# western 1000 salter blowing fuses



## R3Dside (Oct 9, 2011)

I bought a used western 1000 salter, its in great shape and just "finished" the install.
Although there is always a problem with anything that is complex. It is blowing the 30 amp inline main fuse. It will only spin when blast is pushed, and then only for about a quarter turn or half a second then it blows the fuse. 
It has a good ground right to the battery terminal.
Anyone had this happen or know what to do?
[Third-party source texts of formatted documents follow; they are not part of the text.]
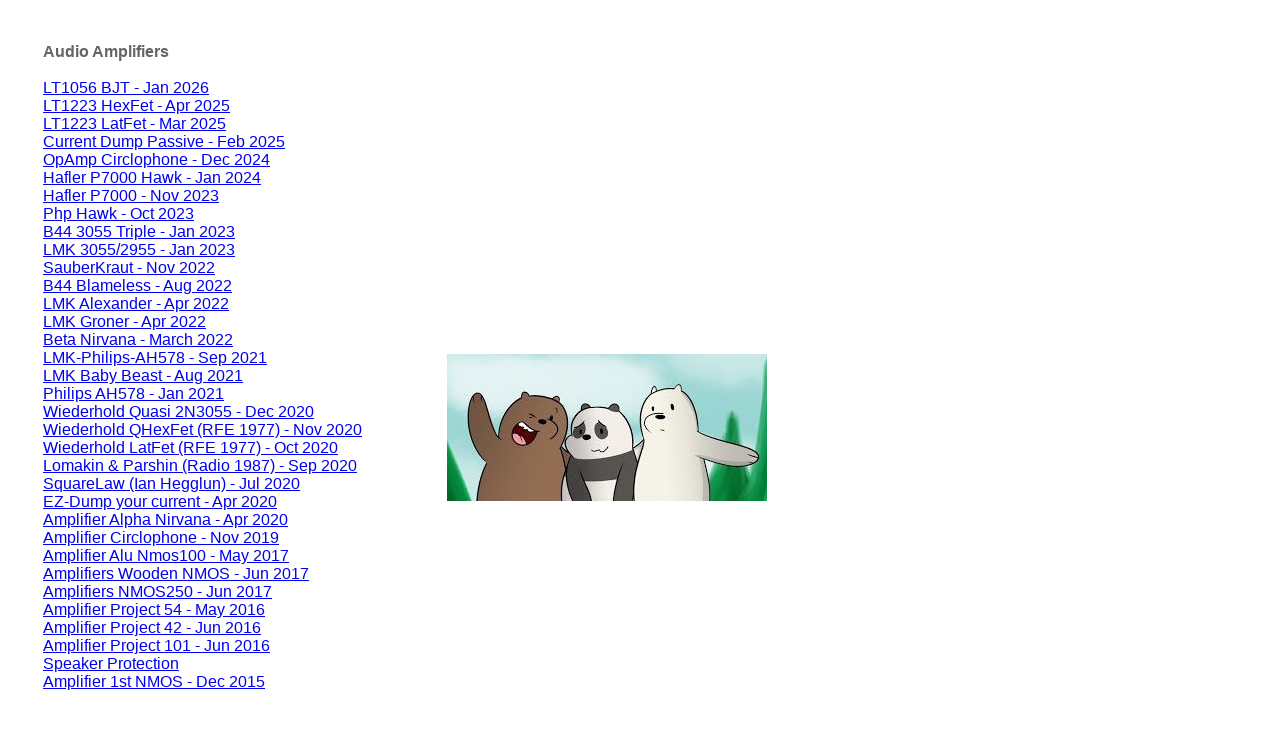

--- FILE ---
content_type: text/html
request_url: http://minek.com/
body_size: 3289
content:
<!DOCTYPE HTML PUBLIC "-//W3C//DTD HTML 4.01//EN" "http://www.w3.org/TR/html4/strict.dtd">
<html lang="en-US">
<head>
<title>Minek's Amplifiers and Other Projects (formerly SlowBears)</title>
<meta http-equiv="Content-Type" content="text/html; charset=UTF-8"/>
<meta name="author" content="Minek"/>
<meta name="copyright" content="Copyright (c) Daniel Rokosz. All rights reserved"/>
<link rel="stylesheet" type="text/css" href="/css.css"/>
</head>

<body>

<H2></H2>

<table>
<tr>
<td width="400">
<B>Audio Amplifiers</B><BR><BR>

<a href="flickr/LT1223BJT">LT1056 BJT - Jan 2026</a>
<br>
<a href="flickr/LT1223HexFet">LT1223 HexFet - Apr 2025</a>
<br>
<a href="flickr/LT1223Amplifier">LT1223 LatFet - Mar 2025</a>
<br>
<a href="flickr/CurrentDumpPassive">Current Dump Passive - Feb 2025</a>
<br>
<a href="flickr/Circlo2024">OpAmp Circlophone - Dec 2024</a>
<br>
<a href="flickr/HaflerP7000Hawk">Hafler P7000 Hawk - Jan 2024</a>
<br>
<a href="flickr/HaflerP7000">Hafler P7000 - Nov 2023</a>
<br>
<a href="flickr/PhpHawk">Php Hawk - Oct 2023</a>
<br>
<a href="flickr/B44_3055_triple">B44 3055 Triple - Jan 2023</a>
<br>
<a href="flickr/LMK_3055_2955">LMK 3055/2955 - Jan 2023</a>
<br>
<a href="flickr/Sauber">SauberKraut - Nov 2022</a>
<br>
<a href="flickr/B44">B44 Blameless - Aug 2022</a>
<br>
<a href="flickr/LMK_Alexander">LMK Alexander - Apr 2022</a>
<br>
<a href="flickr/LMK_Groner">LMK Groner - Apr 2022</a>
<br>
<a href="flickr/BetaNirvana">Beta Nirvana - March 2022</a>
<br>
<a href="flickr/LMK_AH578">LMK-Philips-AH578 - Sep 2021</a>
<br>
<a href="flickr/LMK_Baby_Beast">LMK Baby Beast - Aug 2021</a>
<br>
<a href="flickr/PhilipsAh578">Philips AH578 - Jan 2021</a>
<br>
<a href="flickr/Wiederhold77QuasiBJT">Wiederhold Quasi 2N3055 - Dec 2020</a>
<br>
<a href="flickr/Wiederhold77QHexFet">Wiederhold QHexFet (RFE 1977) - Nov 2020</a>
<br>
<a href="flickr/Wiederhold77LatFet">Wiederhold LatFet (RFE 1977) - Oct 2020</a>
<br>
<a href="flickr/Lomakin_Parshin">Lomakin &amp; Parshin (Radio 1987) - Sep 2020</a>
<br>
<a href="flickr/SquareLaw">SquareLaw (Ian Hegglun) - Jul 2020</a>
<br>
<a href="flickr/CurrentDump">EZ-Dump your current - Apr 2020</a>
<br>
<a href="flickr/AlphaNirvana">Amplifier Alpha Nirvana - Apr 2020</a>
<br>
<a href="flickr/Circlophone">Amplifier Circlophone - Nov 2019</a>
<br>
<a href="flickr/AluNMOS">Amplifier Alu Nmos100 - May 2017</a>
<br>
<a href="flickr/WoodenNMOS">Amplifiers Wooden NMOS - Jun 2017</a>
<br>
<a href="flickr/NMOS250">Amplifiers NMOS250 - Jun 2017</a>
<br>
<a href="flickr/P54Amplifier">Amplifier Project 54 - May 2016</a>
<br>
<a href="flickr/P42Amplifier">Amplifier Project 42 - Jun 2016</a>
<br>
<a href="flickr/P101Amplifier">Amplifier Project 101 - Jun 2016</a>
<br>
<a href="flickr/SpeakerProtection">Speaker Protection</a>
<br>
<a href="flickr/FirstNMOS">Amplifier 1st NMOS - Dec 2015</a>
<br><br><br>
<!-- <a href="flickr/Various">Various</a> -->
<br>
<a href="flickr/Bikes">Bikes</a>
<br>
<a href="flickr/Ancient">Ancient</a>
<br>
<a href="flickr/Watches">Watches</a>
<br>
<a href="flickr/Tahoe_1999">Tahoe 1999</a>
<br>
</td>

<td>
<img name="These are slow bears too" alt="Slow bears" src="images/bare_bears.jpg" width="320" height="147" border="0"/>
</td>
</tr>
</table>
<br><BR><BR>
Email: minek@yahoo.com


</body>
</html>


--- FILE ---
content_type: text/css
request_url: http://minek.com/css.css
body_size: 226
content:
html, body
{
   margin: 20px;
   padding: 0;
   background: white;
   font-family: Arial;
   color: #656565;
}

#email_footer
{
   position: absolute;
   bottom: 0;
   height: 60px;   /* Height of the footer */
}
Many thanks to anyone who can help!


----------



## deckboys (Dec 1, 2006)

is it blowing fuses with salt in the salter? i know our 2000 would blow if it jammed up....check that the spinner spins freely even with salt you should be able to spin it


----------



## mpriester (Oct 2, 2011)

mine did the same thing last year. make sure its spinning free, check the bottom bearing, if everythings spinning free check the motor chances are its bad.


----------



## R3Dside (Oct 9, 2011)

nothing in the salter, & spins freely. Also I think it is odd that it only tries to spin when blast is pushed not when just the on is pushed. Is there an easy way to test the motor? Disconnect it and hook it to a battery directly? If so do I add a fuse then?
Also when I bought it, the motor ran fine and did not blow a fuse, we ran it for probably 20 seconds and no problem.


----------



## mpriester (Oct 2, 2011)

mine ran great too without a load in the bin and as soon as i turned it on with salt in it the fuse blew. but it ran on blast. my windings were black from it getting hot. i don't know how to check it with a load on it.


----------



## R3Dside (Oct 9, 2011)

Sorry I think I mislead you, the spinner is not stuck, it spins freely by hand, but will not spin when turned on (w/o load) so then it pops the fuse. Could it be a short somewhere?


----------



## dieselss (Jan 3, 2008)

Did u try and run leads to it,,,,bypass the controller?


----------



## R3Dside (Oct 9, 2011)

short answer, no. Although I was wondering, If I do that should I add a fuse, or if its just the motor and the battery, would it not matter?
Also I think I'd have to disconnect it from the harness, (is there a way to bypass the controller w/o doing so?) I might have not made much sense there. haha


----------



## dieselss (Jan 3, 2008)

Does it just have 2 wires ? If so then unplug and jump at Salter yea I would add the same size fuse if you have the means


----------



## R3Dside (Oct 9, 2011)

I will try that tomorrow and let you know. Thanks for the help. (The motor should run as it did when i bought it, but one can never be sure.)


----------



## R3Dside (Oct 9, 2011)

Well I probed the harness at the truck side connector and also again at the motor, both gave volt meter readings of zero. So that rules out the motor being the issue. Im getting pretty pissed off at this situation as I cannot afford any more downtime with this thing. It will be going to the Western dealer very soon as I have too many other things to deal with pre-season.
Also notable: when I set the voltmeter to its lowest possible reading i got a number of 6.5, but the logo the dial is pointed to was not exactly the same as the other volt logos (Im guessing like milli-volts?) Either way I am not getting ever a full volt, let alone 12 so it must be a short or open in the circuit? Anyone know how to track this down further?


----------



## R3Dside (Oct 9, 2011)

deckboys;1507113 said:


> is it blowing fuses with salt in the salter? i know our 2000 would blow if it jammed up....check that the spinner spins freely even with salt you should be able to spin it


Mine is having this issue while unloaded, but I was wondering, what did you do to fix your issue, replace the motor?


----------